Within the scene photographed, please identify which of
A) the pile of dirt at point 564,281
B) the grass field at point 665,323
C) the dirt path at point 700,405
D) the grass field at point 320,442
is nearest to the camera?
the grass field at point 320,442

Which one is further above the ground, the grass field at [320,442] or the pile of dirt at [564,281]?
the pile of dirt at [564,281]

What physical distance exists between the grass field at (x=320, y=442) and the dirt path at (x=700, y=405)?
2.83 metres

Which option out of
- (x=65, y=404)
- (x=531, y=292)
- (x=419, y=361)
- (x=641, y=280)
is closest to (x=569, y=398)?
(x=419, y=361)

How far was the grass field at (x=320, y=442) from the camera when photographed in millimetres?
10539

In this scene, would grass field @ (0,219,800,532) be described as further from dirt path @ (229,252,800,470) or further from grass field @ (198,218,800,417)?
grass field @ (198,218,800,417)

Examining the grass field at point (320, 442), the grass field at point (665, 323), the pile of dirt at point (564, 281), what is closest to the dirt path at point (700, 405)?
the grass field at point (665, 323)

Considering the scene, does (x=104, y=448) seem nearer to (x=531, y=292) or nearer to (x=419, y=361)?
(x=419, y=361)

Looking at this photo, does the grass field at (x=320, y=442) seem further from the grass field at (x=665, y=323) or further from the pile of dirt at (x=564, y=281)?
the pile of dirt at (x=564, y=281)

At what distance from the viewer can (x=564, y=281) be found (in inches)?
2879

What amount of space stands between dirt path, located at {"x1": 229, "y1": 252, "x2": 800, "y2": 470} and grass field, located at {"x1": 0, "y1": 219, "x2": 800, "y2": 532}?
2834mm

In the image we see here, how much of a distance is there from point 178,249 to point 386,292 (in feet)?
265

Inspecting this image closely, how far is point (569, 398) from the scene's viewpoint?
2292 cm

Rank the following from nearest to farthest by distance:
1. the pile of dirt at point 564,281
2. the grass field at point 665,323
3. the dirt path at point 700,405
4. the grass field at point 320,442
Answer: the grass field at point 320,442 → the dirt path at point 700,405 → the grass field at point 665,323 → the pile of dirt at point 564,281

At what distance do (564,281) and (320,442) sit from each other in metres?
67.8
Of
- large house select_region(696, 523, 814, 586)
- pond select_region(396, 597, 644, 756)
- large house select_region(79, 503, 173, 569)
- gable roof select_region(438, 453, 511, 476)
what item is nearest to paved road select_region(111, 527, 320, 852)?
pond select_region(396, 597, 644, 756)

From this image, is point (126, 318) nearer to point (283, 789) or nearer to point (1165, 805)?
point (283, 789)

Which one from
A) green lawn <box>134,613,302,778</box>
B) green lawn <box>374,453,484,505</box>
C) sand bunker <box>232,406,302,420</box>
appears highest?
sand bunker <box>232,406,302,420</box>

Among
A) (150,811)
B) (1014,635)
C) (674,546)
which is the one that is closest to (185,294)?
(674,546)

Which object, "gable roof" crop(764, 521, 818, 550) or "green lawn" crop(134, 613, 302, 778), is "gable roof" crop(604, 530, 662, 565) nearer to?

» **Aim of the task**: Render all of the rows above as a numbered list, omitting the blank lines.

» **Solution for this problem**:
1. Within the scene photographed, please identify which of
2. A) the pile of dirt at point 564,281
3. B) the grass field at point 665,323
4. C) the dirt path at point 700,405
5. D) the grass field at point 320,442
6. is nearest to the camera?
7. the grass field at point 320,442
8. Which one is further above the ground, the grass field at [320,442] or the pile of dirt at [564,281]?
9. the pile of dirt at [564,281]
10. What physical distance exists between the grass field at (x=320, y=442) and the dirt path at (x=700, y=405)?
11. 2.83 metres
12. Which option out of
13. - (x=65, y=404)
14. - (x=531, y=292)
15. - (x=419, y=361)
16. - (x=641, y=280)
17. is closest to (x=569, y=398)?
18. (x=419, y=361)
19. How far was the grass field at (x=320, y=442) from the camera when photographed in millimetres?
20. 10539
21. In this scene, would grass field @ (0,219,800,532) be described as further from dirt path @ (229,252,800,470) or further from grass field @ (198,218,800,417)?
22. grass field @ (198,218,800,417)
23. Examining the grass field at point (320, 442), the grass field at point (665, 323), the pile of dirt at point (564, 281), what is closest to the dirt path at point (700, 405)?
24. the grass field at point (665, 323)
25. Considering the scene, does (x=104, y=448) seem nearer to (x=531, y=292) or nearer to (x=419, y=361)?
26. (x=419, y=361)
27. Looking at this photo, does the grass field at (x=320, y=442) seem further from the grass field at (x=665, y=323) or further from the pile of dirt at (x=564, y=281)?
28. the pile of dirt at (x=564, y=281)
29. At what distance from the viewer can (x=564, y=281) be found (in inches)?
30. 2879
31. What amount of space stands between dirt path, located at {"x1": 229, "y1": 252, "x2": 800, "y2": 470} and grass field, located at {"x1": 0, "y1": 219, "x2": 800, "y2": 532}?
32. 2834mm
33. In the image we see here, how much of a distance is there from point 178,249 to point 386,292 (in feet)?
34. 265
35. Inspecting this image closely, how far is point (569, 398) from the scene's viewpoint?
36. 2292 cm
37. Rank the following from nearest to farthest by distance:
38. 1. the pile of dirt at point 564,281
39. 2. the grass field at point 665,323
40. 3. the dirt path at point 700,405
41. 4. the grass field at point 320,442
42. Answer: the grass field at point 320,442 → the dirt path at point 700,405 → the grass field at point 665,323 → the pile of dirt at point 564,281
43. At what distance do (564,281) and (320,442) sit from each other in metres?
44. 67.8
45. Of
46. - large house select_region(696, 523, 814, 586)
47. - pond select_region(396, 597, 644, 756)
48. - large house select_region(79, 503, 173, 569)
49. - gable roof select_region(438, 453, 511, 476)
50. what item is nearest to paved road select_region(111, 527, 320, 852)?
51. pond select_region(396, 597, 644, 756)
52. From this image, is point (126, 318) nearer to point (283, 789) or nearer to point (1165, 805)?
53. point (283, 789)
54. Which one from
55. A) green lawn <box>134,613,302,778</box>
56. B) green lawn <box>374,453,484,505</box>
57. C) sand bunker <box>232,406,302,420</box>
58. appears highest?
59. sand bunker <box>232,406,302,420</box>
60. Among
61. A) (150,811)
62. B) (1014,635)
63. C) (674,546)
64. which is the one that is closest to (185,294)?
65. (674,546)
66. Which object, "gable roof" crop(764, 521, 818, 550) or "green lawn" crop(134, 613, 302, 778), is "gable roof" crop(604, 530, 662, 565) nearer to?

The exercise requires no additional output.